+++ EXTRAIT À LIRE +++
L’expert BRIDGE Markus Pausch, qui a collaboré avec la Ville de Malines à la mise en œuvre de l’Action 5, a souligné que la polarisation est nocive pour nos sociétés et nos démocraties et que la cohésion sociale est essentielle pour prévenir les dommages qu’elle cause. La Pyramides de Prévention intègre la relation d’interdépendance entre la cohésion sociale, la polarisation et la sécurité urbaine : cela en fait un outil important, bien qu’il doive encore être plus développé et affiné.
Agir à l’échelle locale : les approches de villes partenaires de BRIDGE
Toutes les collectivités partenaires de BRIDGE ont souligné l’importance d’agir localement à la fois sur le court et le long terme face à la polarisation. Dans le projet BRIDGE, les villes partenaires ont adopté des approches différentes pour leur activité pilote, qui était fondée sur le résultat de leur audit local de polarisation. Plusieurs partenaires ont souligné qu’il est important de constamment évaluer et surveiller la polarisation (par exemple avec des enquêtes ciblées, des sessions de dialogue ou encore une recherche avancée). Nombre d’entre eux ont aussi remarqué que toute stratégie durable face à la polarisation demande d’établir une relation de confiance entre les citoyens et leur autorité locale ou régionale et la création d’environnements propices au dialogue ouvert.
+++
CONSIGNE A
Dans l'extrait sur le projet BRIDGE, avec quelle ville Markus Pausch a-t-il travaillé pour mettre en œuvre l'Action 5 ?
CONSIGNE B
Recopiez l'extrait de « Agir à l’échelle » à « au dialogue ouvert. ».
Ce matériel n'a aucun rapport avec l'extrait.
+++ MATÉRIEL FOURNI +++
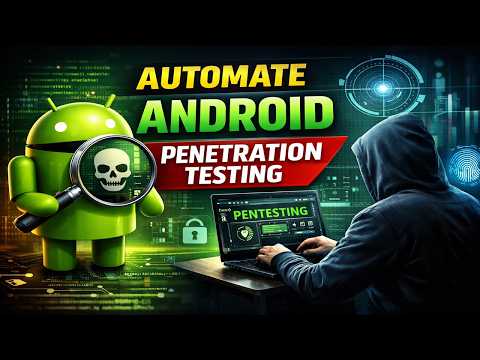 Android Security Testing Setup? | Bug Bounty Learning Environment (Education 2026)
+++
RÉPONSE A
Avec la Ville de Malines.

RÉPONSE B
Agir à l’échelle locale : les approches de villes partenaires de BRIDGE
Toutes les collectivités partenaires de BRIDGE ont souligné l’importance d’agir localement à la fois sur le court et le long terme face à la polarisation. Dans le projet BRIDGE, les villes partenaires ont adopté des approches différentes pour leur activité pilote, qui était fondée sur le résultat de leur audit local de polarisation. Plusieurs partenaires ont souligné qu’il est important de constamment évaluer et surveiller la polarisation (par exemple avec des enquêtes ciblées, des sessions de dialogue ou encore une recherche avancée). Nombre d’entre eux ont aussi remarqué que toute stratégie durable face à la polarisation demande d’établir une relation de confiance entre les citoyens et leur autorité locale ou régionale et la création d’environnements propices au dialogue ouvert.